Ignoring the science

It is hard to overstate the damage the Trump administration’s proposal on co-benefits could ultimately cause if it is widely implemented. For instance, Sir Andy Haines, an expert on the connection between climate change and pollution at the London School of Hygiene and Tropical Medicine, wrote in a 2017 commentary in the Lancet that clean energy policies to hold planetary temperature rise to 2 degrees Celsius could save a total of 175,000 American lives from pollution by 2030 and 22,000 lives per year thereafter.

Haines cited a 2012 study published in the Journal Science involving scientists from the EPA, NASA and the Scripps Institute of Oceanography which found that climate policies designed to reduce short-lived fine particulate, especially black carbon from incomplete combustion, could also prevent up to 4.7 million premature deaths from air pollution. As Haines put it: “In an era when powerful interests seek to cast doubt on climate change science, major ancillary near-term benefits (co-benefits) of climate action provide added justification for policies to cut greenhouse gas emissions.”

These emerging projections clearly have the fossil fuel industry in a frenetic race against the facts. Of the $2 billion spent on climate change lobbying from 2000 to 2016, fossil fuel companies and industries dependent on oil and gas outspent the renewable energy lobby and environmental groups 10 to 1.

Beyond mercury: The threat to federal  water protections

Notably, as enormous as the implications are from ignoring co-benefits related to global warming emissions and air pollution,  the Trump administration is also trying to turn cost-benefit on its head for water pollution as well.

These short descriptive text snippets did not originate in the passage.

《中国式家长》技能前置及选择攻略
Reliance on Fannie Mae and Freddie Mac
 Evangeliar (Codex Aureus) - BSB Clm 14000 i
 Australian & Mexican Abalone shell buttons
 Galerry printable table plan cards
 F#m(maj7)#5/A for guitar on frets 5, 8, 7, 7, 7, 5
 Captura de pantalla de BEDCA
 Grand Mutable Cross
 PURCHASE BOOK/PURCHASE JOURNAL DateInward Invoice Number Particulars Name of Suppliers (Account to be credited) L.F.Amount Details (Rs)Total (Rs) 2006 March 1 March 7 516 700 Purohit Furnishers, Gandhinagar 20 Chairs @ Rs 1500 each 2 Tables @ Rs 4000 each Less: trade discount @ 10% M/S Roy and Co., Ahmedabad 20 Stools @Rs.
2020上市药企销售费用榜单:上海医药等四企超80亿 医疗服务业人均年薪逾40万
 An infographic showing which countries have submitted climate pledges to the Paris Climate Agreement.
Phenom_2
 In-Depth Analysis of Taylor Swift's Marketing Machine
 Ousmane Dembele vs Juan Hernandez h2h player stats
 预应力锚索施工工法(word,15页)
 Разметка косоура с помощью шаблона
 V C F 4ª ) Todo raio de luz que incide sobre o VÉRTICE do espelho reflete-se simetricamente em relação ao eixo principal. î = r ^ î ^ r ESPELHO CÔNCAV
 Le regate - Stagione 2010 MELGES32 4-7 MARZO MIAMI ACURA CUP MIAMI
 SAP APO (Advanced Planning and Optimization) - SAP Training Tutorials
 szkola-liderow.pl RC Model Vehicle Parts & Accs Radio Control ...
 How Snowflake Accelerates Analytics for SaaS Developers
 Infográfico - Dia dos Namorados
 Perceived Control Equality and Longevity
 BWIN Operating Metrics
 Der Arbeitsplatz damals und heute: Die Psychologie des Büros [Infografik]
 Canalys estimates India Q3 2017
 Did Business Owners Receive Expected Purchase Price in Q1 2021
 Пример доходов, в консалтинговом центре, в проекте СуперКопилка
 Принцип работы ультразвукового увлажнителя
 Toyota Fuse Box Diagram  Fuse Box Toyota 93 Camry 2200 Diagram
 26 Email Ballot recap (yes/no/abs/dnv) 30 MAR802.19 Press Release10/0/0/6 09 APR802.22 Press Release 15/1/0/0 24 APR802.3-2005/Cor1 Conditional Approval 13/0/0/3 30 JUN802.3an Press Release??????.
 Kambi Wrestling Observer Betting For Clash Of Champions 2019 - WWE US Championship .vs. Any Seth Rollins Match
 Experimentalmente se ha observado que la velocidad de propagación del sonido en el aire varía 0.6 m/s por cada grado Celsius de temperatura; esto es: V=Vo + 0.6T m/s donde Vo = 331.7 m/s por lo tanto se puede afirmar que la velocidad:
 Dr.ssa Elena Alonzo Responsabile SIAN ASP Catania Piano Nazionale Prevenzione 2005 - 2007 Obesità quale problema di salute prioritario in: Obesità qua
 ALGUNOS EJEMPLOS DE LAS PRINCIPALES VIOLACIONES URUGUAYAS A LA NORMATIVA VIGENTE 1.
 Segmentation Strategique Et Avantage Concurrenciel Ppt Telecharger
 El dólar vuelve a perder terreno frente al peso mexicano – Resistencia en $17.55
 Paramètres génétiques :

The most obvious example is the attempted rollback of the Waters of the US Rule. In this arena, the Trump administration is trying to make the nation’s wetlands seem relatively worthless (thereby effectively allowing more industrial and agricultural pollution) by not considering the benefits and co-benefits these waterways offer.

The reality, of course, is that wetlands offer enormous benefits and co-benefits. They store water in drought, they absorb fertilizer and erosion runoff and provide nurseries for wildlife. Obama’s EPA said compliance costs of up to $476 million a year were outweighed by benefits up to $572 million a year. New York University School of Law’s Institute for Policy Integrity now estimates the benefits of wetlands to range between $612 million to $1 billion.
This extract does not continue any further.